Benefits of Using an AI Note-Taker with Google Meet
The practical value is straightforward: participants can focus on the conversation rather than the notepad. Beyond that, consistent documentation means decisions get captured, action items are assigned, and context is searchable weeks or months later when memory fails. For distributed or async teams, AI-generated summaries replace the "what did we decide?" email thread that follows most meetings.
FAQs
Do I need a paid Google Workspace plan to use AI notes in Google Meet?
Yes. Google's native "Take Notes for Me" feature requires Business Standard ($14/user/month billed annually) or higher. It's not available on free accounts or the base Business Starter plan.
Will meeting participants know a note-taker is recording with Google Meet's built-in notetaker?
Yes, in virtually all cases. When Gemini is active in Google Meet, all participants see a blue pencil icon. Bot-based tools (Fireflies, Otter, Fathom) appear as visible participants. Even botless tools like Fellow's desktop recorder are subject to platform notification requirements in most jurisdictions.

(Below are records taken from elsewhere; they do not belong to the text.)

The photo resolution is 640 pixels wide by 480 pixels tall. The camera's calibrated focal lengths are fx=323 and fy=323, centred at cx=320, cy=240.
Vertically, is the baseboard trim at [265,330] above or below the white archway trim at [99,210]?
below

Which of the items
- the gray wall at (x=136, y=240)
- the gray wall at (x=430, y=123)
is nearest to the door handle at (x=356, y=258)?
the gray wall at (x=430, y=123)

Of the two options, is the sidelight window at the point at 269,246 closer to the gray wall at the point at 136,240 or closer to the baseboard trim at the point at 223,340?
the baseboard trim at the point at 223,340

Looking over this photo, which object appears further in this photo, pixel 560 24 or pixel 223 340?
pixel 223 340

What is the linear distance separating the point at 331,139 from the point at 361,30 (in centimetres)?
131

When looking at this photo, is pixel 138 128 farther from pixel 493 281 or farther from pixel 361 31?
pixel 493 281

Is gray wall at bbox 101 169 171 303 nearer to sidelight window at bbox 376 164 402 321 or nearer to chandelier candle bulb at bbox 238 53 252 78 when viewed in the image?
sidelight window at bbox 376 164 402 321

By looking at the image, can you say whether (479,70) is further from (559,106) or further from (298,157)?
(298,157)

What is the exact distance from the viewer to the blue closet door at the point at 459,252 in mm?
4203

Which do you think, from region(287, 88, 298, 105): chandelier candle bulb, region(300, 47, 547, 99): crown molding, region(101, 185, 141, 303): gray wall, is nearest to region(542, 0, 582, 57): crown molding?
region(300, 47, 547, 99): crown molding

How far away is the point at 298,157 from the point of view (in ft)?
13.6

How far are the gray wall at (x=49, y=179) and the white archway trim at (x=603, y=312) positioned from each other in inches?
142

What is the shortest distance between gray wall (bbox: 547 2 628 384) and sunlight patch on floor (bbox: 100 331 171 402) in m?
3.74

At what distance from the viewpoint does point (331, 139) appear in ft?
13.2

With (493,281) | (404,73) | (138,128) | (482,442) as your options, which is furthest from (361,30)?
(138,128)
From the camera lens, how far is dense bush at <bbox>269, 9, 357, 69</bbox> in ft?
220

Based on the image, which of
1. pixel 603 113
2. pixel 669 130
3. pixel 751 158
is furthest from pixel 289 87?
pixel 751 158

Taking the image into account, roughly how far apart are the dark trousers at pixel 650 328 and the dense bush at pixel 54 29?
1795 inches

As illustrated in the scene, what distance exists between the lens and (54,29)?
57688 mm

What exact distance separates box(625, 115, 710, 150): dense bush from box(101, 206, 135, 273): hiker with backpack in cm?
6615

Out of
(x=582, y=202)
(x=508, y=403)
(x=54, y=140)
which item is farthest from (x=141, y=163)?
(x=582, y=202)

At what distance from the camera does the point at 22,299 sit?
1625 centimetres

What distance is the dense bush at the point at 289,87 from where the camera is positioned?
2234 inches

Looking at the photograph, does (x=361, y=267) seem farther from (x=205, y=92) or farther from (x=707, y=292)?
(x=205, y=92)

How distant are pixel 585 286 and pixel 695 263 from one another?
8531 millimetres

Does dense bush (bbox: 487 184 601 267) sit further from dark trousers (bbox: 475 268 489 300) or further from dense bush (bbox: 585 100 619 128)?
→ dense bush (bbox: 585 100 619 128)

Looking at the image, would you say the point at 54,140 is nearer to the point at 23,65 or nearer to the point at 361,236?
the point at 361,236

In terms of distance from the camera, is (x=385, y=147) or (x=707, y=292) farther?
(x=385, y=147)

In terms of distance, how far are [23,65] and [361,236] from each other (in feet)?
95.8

Which tool supports the most languages?
Fellow supports 90+ languages; Fireflies supports 100+. Google Gemini's "Take Notes for Me" currently supports 8 languages, which is a meaningful limitation for international teams.
Are these tools suitable for healthcare or financial services?
It depends heavily on the tool and the specific regulatory context. Fellow explicitly offers HIPAA BAA at the Enterprise tier and has compliance features designed for regulated industries. Other tools in this list have not publicly confirmed equivalent certifications. Always verify current compliance documentation directly with the vendor before use in a regulated context.
Can I use these tools without a visible bot joining my call?
Some tools support botless recording. Fellow's desktop app captures audio natively without a visible bot participant. tl;dv also offers a bot-free recording option. Tactiq operates as a Chrome extension without joining as a participant. Most other tools in this list require a bot.
Pricing and features are accurate as of May 2026 but subject to change. Confirm current pricing and compliance certifications directly with each vendor before purchasing.